The waves beside them danced; but they,
Out-did the sparkling waves in glee;
A poet could not but be gay
In such a jocund company:
I gazed—and gazed—but little thought
What wealth the show to me had brought:
For oft, when on my couch I lie,
In vacant or in pensive mood,
They flash upon that inward eye
Which is the bliss of solitude;
And then my heart with pleasure fills,
And dances with the daffodils.


      This poem Daffodils, was written in 1802. It is not an imaginary poem of Wordsworth, but based on actual observation and experience. Wordsworth’s sister, Dorothy gives us an account of the occasion which inspired Wordsworth to write this poem. “When we were in the woods beyond Gowbarrow Park, we saw a few daffodils close to the waterside.”
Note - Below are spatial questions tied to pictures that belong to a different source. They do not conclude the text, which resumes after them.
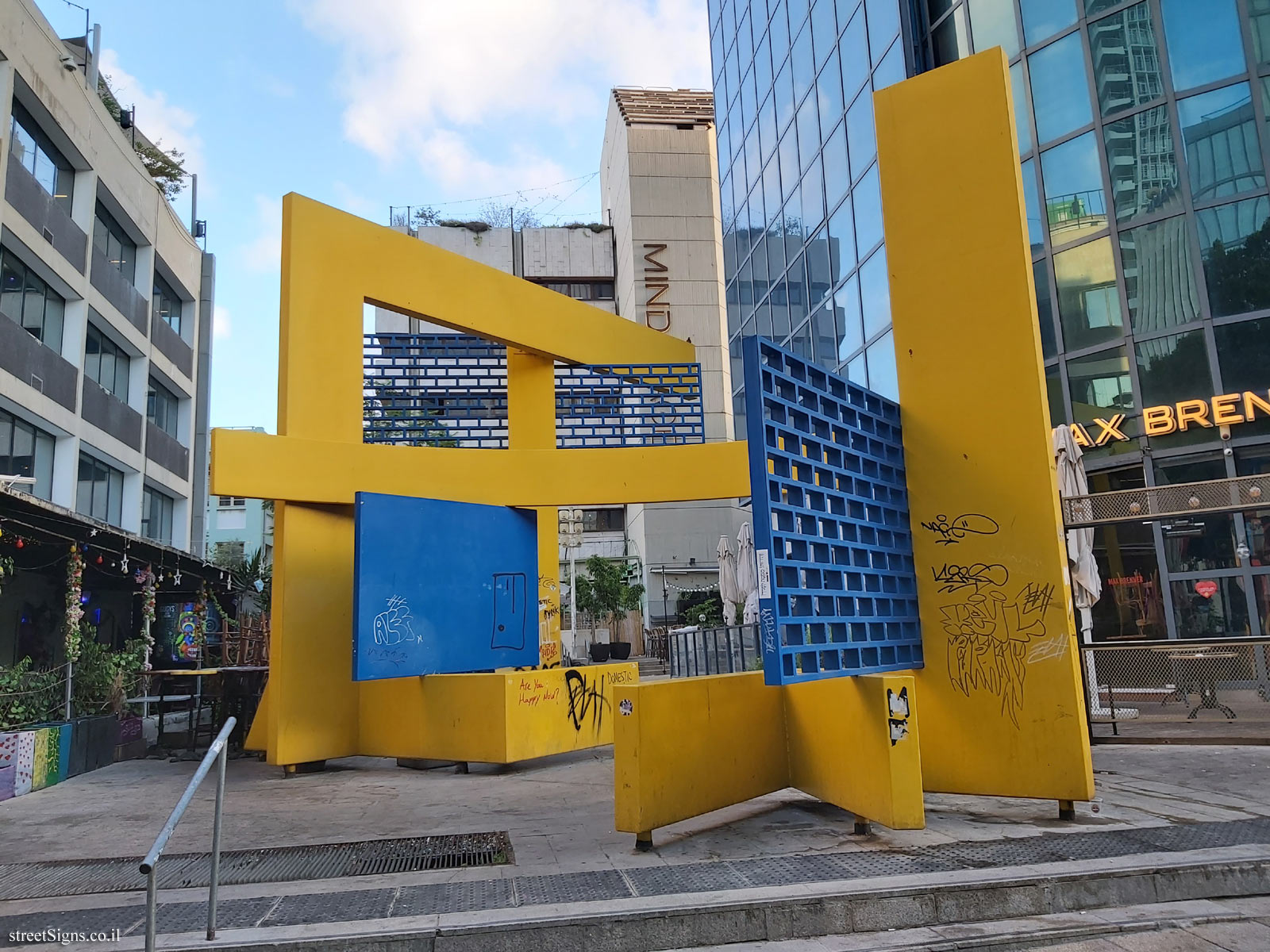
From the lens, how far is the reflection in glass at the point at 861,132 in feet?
56.1

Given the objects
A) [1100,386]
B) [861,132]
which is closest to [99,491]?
[861,132]

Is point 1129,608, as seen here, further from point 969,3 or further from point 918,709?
point 969,3

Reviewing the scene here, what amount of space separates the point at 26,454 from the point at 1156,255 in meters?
21.9

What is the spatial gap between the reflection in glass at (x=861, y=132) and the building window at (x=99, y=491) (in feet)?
58.8

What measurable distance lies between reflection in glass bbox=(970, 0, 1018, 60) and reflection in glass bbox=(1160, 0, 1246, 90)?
2.55m

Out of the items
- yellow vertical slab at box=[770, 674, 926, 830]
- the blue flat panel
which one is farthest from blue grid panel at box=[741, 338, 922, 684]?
the blue flat panel

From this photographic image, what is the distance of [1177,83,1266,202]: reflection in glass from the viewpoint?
49.5 feet

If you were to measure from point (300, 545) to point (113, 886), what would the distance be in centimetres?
554

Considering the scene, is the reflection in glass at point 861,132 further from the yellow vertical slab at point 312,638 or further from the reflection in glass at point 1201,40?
the yellow vertical slab at point 312,638

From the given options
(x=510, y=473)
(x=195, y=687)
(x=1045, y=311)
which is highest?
(x=1045, y=311)

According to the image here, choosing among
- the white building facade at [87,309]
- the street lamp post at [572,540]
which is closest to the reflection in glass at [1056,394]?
the street lamp post at [572,540]

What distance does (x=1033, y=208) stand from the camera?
1714 cm

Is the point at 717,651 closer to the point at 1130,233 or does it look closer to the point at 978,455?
the point at 978,455

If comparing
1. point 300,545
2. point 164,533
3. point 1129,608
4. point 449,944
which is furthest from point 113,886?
point 164,533
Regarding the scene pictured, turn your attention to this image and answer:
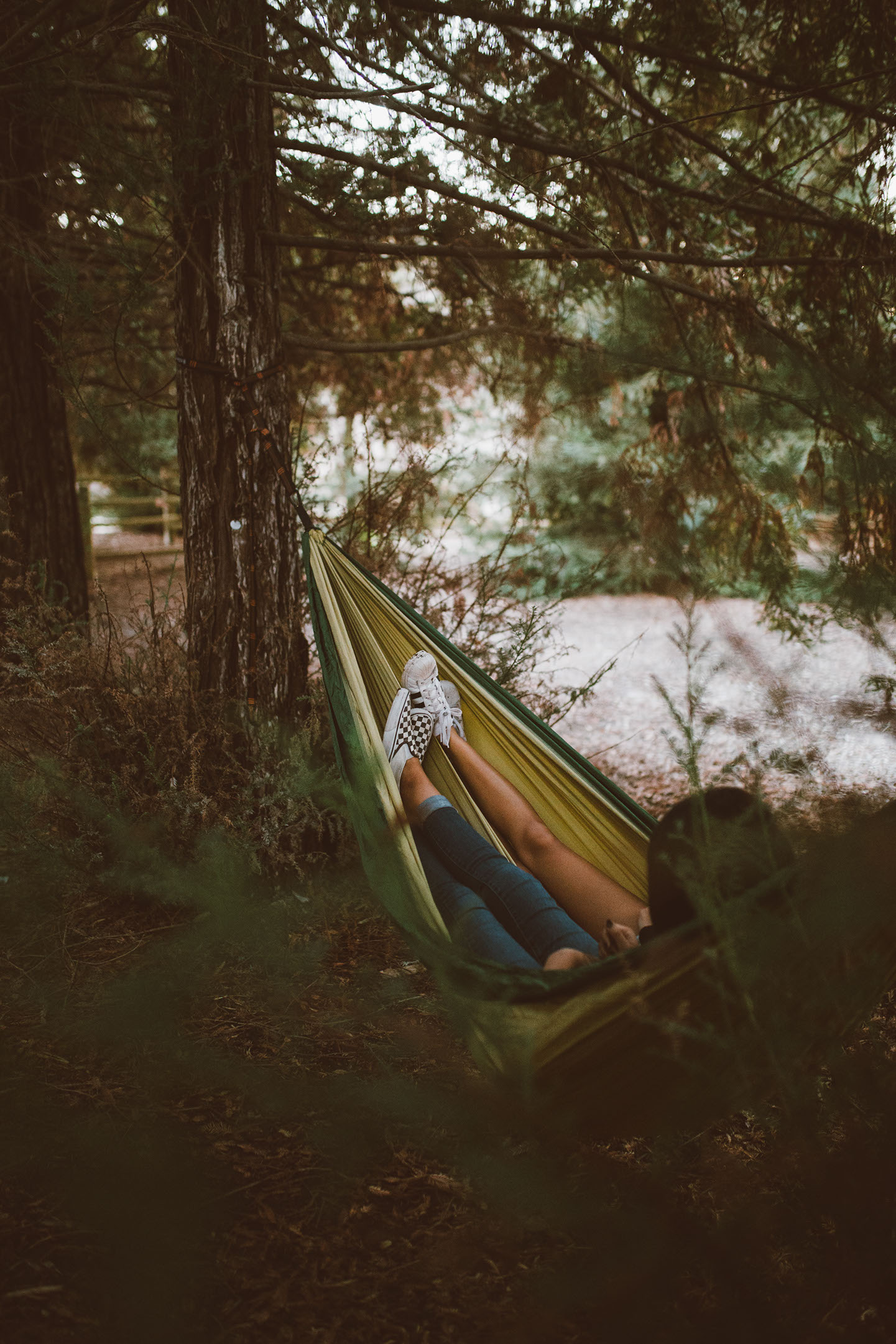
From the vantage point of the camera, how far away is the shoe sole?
207cm

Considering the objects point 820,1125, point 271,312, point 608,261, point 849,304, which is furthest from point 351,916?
point 849,304

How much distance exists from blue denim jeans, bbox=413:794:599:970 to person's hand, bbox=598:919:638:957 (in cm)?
4

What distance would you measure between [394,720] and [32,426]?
6.69 feet

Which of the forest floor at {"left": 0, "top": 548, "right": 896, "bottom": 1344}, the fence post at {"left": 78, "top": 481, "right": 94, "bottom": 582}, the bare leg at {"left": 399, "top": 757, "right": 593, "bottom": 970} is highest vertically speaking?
the fence post at {"left": 78, "top": 481, "right": 94, "bottom": 582}

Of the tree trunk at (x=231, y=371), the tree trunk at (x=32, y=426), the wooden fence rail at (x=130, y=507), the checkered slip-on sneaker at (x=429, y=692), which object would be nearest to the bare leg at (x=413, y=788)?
the checkered slip-on sneaker at (x=429, y=692)

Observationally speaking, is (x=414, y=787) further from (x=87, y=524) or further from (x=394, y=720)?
(x=87, y=524)

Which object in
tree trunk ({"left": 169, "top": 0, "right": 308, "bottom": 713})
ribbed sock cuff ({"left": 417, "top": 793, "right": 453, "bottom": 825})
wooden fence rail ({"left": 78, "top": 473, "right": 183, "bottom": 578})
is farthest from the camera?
wooden fence rail ({"left": 78, "top": 473, "right": 183, "bottom": 578})

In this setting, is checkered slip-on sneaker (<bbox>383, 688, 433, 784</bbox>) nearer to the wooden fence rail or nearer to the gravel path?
the gravel path

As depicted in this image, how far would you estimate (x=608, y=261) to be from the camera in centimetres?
224

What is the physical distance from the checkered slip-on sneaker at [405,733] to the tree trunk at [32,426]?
5.16 ft

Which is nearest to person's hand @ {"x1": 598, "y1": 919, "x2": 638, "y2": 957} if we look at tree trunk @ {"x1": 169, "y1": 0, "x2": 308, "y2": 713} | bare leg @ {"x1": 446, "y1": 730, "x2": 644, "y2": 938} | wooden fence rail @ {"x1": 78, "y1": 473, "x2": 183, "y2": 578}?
bare leg @ {"x1": 446, "y1": 730, "x2": 644, "y2": 938}

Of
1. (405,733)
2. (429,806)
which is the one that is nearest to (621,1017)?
(429,806)

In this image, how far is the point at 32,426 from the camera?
10.6ft

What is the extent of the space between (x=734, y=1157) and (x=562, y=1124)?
519 mm
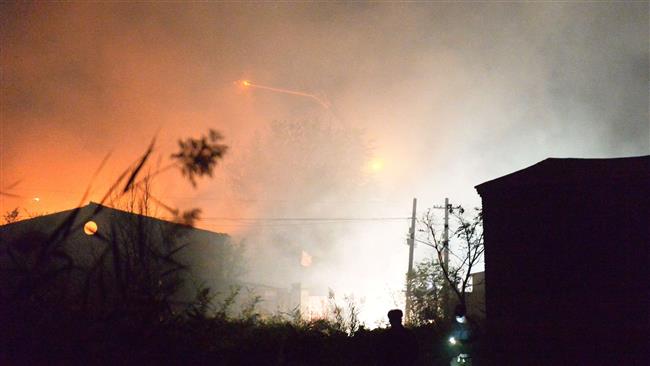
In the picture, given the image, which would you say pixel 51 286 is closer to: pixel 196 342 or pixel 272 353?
pixel 196 342

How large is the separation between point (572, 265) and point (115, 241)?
12.0 m

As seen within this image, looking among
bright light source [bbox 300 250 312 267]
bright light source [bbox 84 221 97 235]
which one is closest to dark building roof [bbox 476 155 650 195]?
bright light source [bbox 84 221 97 235]

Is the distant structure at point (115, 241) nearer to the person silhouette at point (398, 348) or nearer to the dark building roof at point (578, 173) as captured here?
the person silhouette at point (398, 348)

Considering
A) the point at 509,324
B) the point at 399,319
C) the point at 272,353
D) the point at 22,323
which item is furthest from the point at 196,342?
the point at 509,324

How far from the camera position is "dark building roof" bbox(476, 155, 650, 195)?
465 inches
      Once the poet was roaming aimlessly beside a lake. He was all alone wandering aimlessly like a patch of cloud floating in the sky over hills and valleys. All of a sudden, he saw a large number of daffodils by the side of the lake, growing under the trees. They were of golden colour, and were waving and dancing in the air. They were countless in number, and they spread in a long line along the side of the lake. They looked like innumerable stars shining constantly in the sky in the form of Milky Way. At one glance the poet saw a huge number of them waving their heads, as if they were dancing out of joy. The waves of the lake were also dancing side by side with the daffodils. But their glittering dance was no match for the joy and gaiety of the flowers. The poet was seized with an ecstasy of delight. He felt that a poet who was sensitive to natural beauty could not help feeling happy in the company of such gay and beautiful flowers. He continued to look at them, little knowing then, what a great treasure he was collecting in his mind. In fact, that sight was being indelibly imprinted on his sensitive mind. In future, wherever the poet lay down on his couch, either in a vacant or a thoughtful mood, that beautiful scenery appeared, before his mind’s eye. In solitude, when the mind is undisturbed by outward things, old memories revive. Hence, when the memory of that sight appeared to the poet, he derived from it the same pleasure which he had enjoyed when he had actually seen it.


      The poem, Daffodils (I Wandered Lonely as A Cloud), is typically Wordsworthian. It brings out Nature at its best and rises her to a height which few poets can reach. It shows how Wordsworth took uncommon delight in the most commonplace things. Emotion recollected in tranquility is the chief factor with Wordsworth, and his emotion is stirred. But he does not give expression to his emotions then and there, nor does the emotion completely pass away from him the moment he withdraws from the scene. The emotions are not momentary or temporary. They are stored in the mind of the poet and become permanent and everlasting. They are recollected in tranquility which fills the mind of the poet with pleasure. The poet derives the same pleasure from his thoughts about the daffodils when he actually saw them:

They flash upon that inward eye
Which is the bliss of solitude;
And then my heart with pleasure fills,
And dances with the daffodils.

      The words and the phrases used are simple but highly meaningful. The numerousness of the daffodils is expressed by the words a crowd, a host, continuous as the stars, they stretched in never-ending line, ten thousand saw I at a glance. Nature permeates the whole framework of the poem. The poet is wandering alone like a cloud, that floats on high over hills and. dales. What is most common has been fully blended with something lofty and transcendental. The daffodils are continuous as stars that shine and twinkle on the milky way / The daffodils outdid the sparkling waves in glee.